> **Text excerpt**
◇ ◇ ◇

Monte Carlo: the ultimate stress test
Would your strategy survive 10,000 random scenarios? Our Monte Carlo simulation reveals whether it's robust or just noise.
Try Monte Carlo →Data snooping: mining noise
Data snooping is testing so many variants until you find one that works by chance. It's the statistical equivalent of throwing darts until you hit the bullseye and then bragging about your aim.
Data snooping (definition): Intensively searching for patterns in data until finding something that appears to work, inflating statistical significance because the same dataset is used repeatedly to generate and test hypotheses.
The 7,846 rules study
Sullivan, Timmermann & White (1999) conducted a seminal study published in the Journal of Empirical Finance. They analyzed 7,846 technical trading rules over 100 years of Dow Jones data.
Result: Many rules showed high returns in the test period. But when they applied White's Reality Check (a statistical method adjusting for multiple tests), almost none showed real predictive power.

◇ ◇ ◇

> **Set exercise A**
Reproduce the stretch of the data snooping passage from "Data snooping (definition): Intensively" through "and test hypotheses.".
> **Set exercise B**
According to the data snooping passage, how many technical trading rules did Sullivan, Timmermann & White analyze?
> **Set exercise C**
Using the data snooping passage, explain why data snooping inflates statistical significance.
The lines that follow have no connection to the data snooping passage.

◇ ◇ ◇

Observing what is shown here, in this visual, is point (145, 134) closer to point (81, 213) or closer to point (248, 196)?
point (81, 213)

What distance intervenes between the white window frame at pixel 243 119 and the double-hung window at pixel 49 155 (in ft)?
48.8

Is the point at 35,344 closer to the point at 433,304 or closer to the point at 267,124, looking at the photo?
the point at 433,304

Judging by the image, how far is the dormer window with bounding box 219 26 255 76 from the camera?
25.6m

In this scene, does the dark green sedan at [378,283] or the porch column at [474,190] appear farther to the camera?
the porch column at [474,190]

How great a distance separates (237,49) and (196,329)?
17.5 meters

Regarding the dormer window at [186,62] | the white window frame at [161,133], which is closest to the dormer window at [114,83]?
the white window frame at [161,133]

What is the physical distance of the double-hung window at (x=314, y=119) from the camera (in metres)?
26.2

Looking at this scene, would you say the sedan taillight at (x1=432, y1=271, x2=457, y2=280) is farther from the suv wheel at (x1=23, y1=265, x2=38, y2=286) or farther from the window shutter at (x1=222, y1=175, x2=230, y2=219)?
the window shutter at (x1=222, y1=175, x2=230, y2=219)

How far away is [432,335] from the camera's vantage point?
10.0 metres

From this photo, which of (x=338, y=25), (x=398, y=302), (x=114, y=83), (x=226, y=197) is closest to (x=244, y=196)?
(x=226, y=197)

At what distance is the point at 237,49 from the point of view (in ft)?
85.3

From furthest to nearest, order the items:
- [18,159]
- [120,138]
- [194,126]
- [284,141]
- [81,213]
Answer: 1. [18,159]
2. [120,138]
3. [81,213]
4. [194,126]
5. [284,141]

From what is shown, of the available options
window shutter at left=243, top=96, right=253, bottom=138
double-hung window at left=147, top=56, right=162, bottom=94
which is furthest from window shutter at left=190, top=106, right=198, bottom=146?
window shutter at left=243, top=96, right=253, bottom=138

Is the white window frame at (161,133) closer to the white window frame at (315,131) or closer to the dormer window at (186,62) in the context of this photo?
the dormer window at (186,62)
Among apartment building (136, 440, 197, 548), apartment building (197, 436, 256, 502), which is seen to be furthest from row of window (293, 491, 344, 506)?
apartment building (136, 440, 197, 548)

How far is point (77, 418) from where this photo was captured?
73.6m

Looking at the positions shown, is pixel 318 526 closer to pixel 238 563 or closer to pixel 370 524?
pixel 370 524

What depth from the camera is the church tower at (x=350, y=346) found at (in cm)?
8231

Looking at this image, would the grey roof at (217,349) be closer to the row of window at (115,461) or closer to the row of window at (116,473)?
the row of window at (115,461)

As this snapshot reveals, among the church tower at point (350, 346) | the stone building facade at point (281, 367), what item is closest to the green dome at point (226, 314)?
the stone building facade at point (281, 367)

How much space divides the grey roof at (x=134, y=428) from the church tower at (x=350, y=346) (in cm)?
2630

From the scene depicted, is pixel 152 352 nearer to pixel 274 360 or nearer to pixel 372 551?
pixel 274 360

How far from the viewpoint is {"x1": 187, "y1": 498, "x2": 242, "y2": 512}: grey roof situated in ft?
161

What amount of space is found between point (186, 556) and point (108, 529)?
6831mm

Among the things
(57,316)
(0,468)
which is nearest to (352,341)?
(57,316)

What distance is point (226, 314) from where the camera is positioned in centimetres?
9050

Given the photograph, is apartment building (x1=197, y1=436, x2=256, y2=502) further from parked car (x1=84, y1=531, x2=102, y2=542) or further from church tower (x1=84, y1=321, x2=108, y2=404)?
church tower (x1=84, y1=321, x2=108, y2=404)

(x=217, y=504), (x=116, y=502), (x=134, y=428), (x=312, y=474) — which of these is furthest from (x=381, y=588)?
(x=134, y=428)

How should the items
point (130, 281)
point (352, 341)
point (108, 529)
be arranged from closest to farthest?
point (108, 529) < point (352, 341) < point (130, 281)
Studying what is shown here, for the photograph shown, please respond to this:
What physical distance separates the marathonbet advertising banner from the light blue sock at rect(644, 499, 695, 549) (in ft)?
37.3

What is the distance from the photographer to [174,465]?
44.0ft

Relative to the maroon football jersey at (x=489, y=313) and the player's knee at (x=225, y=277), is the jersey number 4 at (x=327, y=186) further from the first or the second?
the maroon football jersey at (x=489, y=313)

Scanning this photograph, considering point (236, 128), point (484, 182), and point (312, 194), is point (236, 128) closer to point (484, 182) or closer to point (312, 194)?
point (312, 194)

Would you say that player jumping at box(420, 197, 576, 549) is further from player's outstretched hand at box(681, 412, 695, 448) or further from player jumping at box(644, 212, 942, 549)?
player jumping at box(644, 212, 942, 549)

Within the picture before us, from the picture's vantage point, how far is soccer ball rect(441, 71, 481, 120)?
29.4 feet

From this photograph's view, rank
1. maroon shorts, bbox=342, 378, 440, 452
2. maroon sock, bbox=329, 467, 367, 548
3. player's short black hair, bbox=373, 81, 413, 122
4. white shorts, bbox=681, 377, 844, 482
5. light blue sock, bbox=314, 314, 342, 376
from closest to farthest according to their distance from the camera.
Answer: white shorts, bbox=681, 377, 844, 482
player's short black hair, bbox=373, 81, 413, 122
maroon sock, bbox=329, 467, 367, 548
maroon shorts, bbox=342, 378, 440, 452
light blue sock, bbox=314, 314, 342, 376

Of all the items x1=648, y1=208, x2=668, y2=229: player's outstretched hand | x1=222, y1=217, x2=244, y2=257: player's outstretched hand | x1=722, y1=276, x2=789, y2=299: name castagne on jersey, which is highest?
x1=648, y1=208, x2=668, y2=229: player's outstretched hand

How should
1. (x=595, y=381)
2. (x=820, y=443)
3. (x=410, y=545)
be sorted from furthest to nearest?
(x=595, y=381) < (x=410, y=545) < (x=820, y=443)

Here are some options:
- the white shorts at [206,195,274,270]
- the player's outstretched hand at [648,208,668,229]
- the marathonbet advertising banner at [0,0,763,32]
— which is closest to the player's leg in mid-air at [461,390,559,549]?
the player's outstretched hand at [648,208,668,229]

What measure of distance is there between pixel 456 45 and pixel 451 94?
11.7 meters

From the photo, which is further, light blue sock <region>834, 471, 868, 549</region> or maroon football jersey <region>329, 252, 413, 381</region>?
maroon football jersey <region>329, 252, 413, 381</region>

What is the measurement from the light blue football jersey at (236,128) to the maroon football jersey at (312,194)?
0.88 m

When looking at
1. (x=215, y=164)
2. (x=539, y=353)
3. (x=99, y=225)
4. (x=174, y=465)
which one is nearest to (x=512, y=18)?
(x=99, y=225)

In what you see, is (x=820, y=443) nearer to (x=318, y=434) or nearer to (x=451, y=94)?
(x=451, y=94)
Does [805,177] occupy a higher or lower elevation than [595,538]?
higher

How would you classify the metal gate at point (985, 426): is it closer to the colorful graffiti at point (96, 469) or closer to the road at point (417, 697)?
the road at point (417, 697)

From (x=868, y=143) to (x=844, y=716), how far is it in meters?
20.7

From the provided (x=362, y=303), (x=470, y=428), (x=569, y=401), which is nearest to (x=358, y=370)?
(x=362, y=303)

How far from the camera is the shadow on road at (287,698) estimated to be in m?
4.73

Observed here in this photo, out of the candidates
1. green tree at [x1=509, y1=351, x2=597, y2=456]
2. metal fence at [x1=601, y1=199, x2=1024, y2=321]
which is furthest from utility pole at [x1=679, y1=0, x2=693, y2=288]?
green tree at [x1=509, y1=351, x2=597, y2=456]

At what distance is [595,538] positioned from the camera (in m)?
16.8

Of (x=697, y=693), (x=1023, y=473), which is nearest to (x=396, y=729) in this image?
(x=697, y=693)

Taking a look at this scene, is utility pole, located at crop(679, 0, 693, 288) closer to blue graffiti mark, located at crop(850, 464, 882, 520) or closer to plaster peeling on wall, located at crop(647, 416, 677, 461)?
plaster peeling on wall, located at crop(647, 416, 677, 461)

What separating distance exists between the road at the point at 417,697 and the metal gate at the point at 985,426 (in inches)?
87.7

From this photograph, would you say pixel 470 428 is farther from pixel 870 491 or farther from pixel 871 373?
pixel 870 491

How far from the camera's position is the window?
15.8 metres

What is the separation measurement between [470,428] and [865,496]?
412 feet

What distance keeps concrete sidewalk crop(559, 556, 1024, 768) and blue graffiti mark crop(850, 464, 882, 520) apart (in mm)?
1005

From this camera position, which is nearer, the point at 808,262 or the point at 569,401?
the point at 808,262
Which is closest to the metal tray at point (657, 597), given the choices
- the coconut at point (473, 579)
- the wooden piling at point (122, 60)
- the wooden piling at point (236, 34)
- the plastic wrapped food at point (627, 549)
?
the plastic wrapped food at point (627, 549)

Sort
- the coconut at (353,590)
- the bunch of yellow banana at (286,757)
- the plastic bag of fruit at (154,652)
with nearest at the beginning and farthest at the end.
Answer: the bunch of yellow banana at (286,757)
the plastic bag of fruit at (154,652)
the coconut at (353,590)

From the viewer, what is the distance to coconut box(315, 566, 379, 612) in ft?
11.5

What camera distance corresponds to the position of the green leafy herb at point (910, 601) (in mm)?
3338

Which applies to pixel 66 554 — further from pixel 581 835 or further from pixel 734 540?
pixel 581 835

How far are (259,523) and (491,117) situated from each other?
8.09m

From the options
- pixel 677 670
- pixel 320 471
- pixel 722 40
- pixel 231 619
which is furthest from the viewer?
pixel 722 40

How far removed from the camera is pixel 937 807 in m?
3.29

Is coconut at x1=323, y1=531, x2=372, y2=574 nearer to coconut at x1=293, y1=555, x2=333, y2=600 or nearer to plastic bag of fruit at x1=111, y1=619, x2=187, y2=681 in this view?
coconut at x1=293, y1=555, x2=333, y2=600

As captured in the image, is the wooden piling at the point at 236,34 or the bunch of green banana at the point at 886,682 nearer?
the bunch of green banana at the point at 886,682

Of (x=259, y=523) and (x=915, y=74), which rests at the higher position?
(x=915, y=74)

◇ ◇ ◇

> **Complete answer A**
Data snooping (definition): Intensively searching for patterns in data until finding something that appears to work, inflating statistical significance because the same dataset is used repeatedly to generate and test hypotheses.

> **Complete answer B**
7,846 technical trading rules.

> **Complete answer C**
Data snooping inflates statistical significance because the same dataset is used repeatedly both to generate hypotheses and to test them. Searching intensively until something appears to work means a pattern can be found by chance.